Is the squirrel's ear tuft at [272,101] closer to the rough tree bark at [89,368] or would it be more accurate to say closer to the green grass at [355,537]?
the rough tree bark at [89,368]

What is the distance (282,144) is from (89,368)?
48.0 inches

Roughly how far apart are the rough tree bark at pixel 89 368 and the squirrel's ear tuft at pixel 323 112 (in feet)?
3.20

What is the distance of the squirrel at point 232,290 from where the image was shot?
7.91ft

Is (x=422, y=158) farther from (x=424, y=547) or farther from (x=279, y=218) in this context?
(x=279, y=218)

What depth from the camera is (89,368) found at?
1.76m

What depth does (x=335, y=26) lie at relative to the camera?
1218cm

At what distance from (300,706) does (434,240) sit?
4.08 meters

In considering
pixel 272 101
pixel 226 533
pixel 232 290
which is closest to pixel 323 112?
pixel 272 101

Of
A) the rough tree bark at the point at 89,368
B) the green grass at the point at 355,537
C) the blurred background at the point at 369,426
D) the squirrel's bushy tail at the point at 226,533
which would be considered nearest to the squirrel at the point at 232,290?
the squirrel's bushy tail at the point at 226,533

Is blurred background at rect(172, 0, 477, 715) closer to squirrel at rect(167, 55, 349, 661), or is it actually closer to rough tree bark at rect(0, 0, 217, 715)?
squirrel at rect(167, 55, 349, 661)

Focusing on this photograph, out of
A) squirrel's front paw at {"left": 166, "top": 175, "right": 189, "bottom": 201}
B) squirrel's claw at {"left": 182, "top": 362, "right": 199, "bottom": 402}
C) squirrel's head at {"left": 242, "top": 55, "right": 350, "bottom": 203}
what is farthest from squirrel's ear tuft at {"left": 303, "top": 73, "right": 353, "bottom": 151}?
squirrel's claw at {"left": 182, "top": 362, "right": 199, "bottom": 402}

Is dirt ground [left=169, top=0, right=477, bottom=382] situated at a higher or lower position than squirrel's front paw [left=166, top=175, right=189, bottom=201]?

____________

SET PROBLEM:
Please update the records above so that every "blurred background" becomes "hazy background", with nothing else changed.

RIGHT ANSWER:
Is the squirrel's ear tuft at [272,101] closer to the rough tree bark at [89,368] or would it be more accurate to say closer to the green grass at [355,537]?
the rough tree bark at [89,368]

What is the distance (282,144) is from (89,368)?
48.0 inches

Roughly how far apart are the rough tree bark at pixel 89 368 and the squirrel's ear tuft at pixel 323 112 (in feet)?
3.20

What is the distance of the squirrel at point 232,290 from where the image was shot?
7.91ft

Is (x=422, y=158) farther from (x=424, y=547) or farther from (x=279, y=218) in this context?
(x=279, y=218)

What depth from the camera is (89,368) found at?
1.76m

What depth does (x=335, y=26) lie at relative to the camera?
1218cm

At what distance from (300,706) does (434,240) sit?
4.08 meters

In considering
pixel 272 101
pixel 226 533
pixel 232 290
which is closest to pixel 323 112?
pixel 272 101

Of
A) the rough tree bark at the point at 89,368
B) the green grass at the point at 355,537
C) the hazy background at the point at 369,426
D) the squirrel's bushy tail at the point at 226,533
which would be considered nearest to the squirrel at the point at 232,290?
the squirrel's bushy tail at the point at 226,533

Is hazy background at rect(172, 0, 477, 715) closer to squirrel at rect(167, 55, 349, 661), or is it actually closer to rough tree bark at rect(0, 0, 217, 715)?
squirrel at rect(167, 55, 349, 661)

Focusing on this photograph, out of
A) squirrel's front paw at {"left": 166, "top": 175, "right": 189, "bottom": 201}
B) squirrel's claw at {"left": 182, "top": 362, "right": 199, "bottom": 402}
C) squirrel's head at {"left": 242, "top": 55, "right": 350, "bottom": 203}
what is farthest from squirrel's ear tuft at {"left": 303, "top": 73, "right": 353, "bottom": 151}?
squirrel's claw at {"left": 182, "top": 362, "right": 199, "bottom": 402}

Is dirt ground [left=169, top=0, right=477, bottom=382] situated at a higher or lower position than squirrel's front paw [left=166, top=175, right=189, bottom=201]?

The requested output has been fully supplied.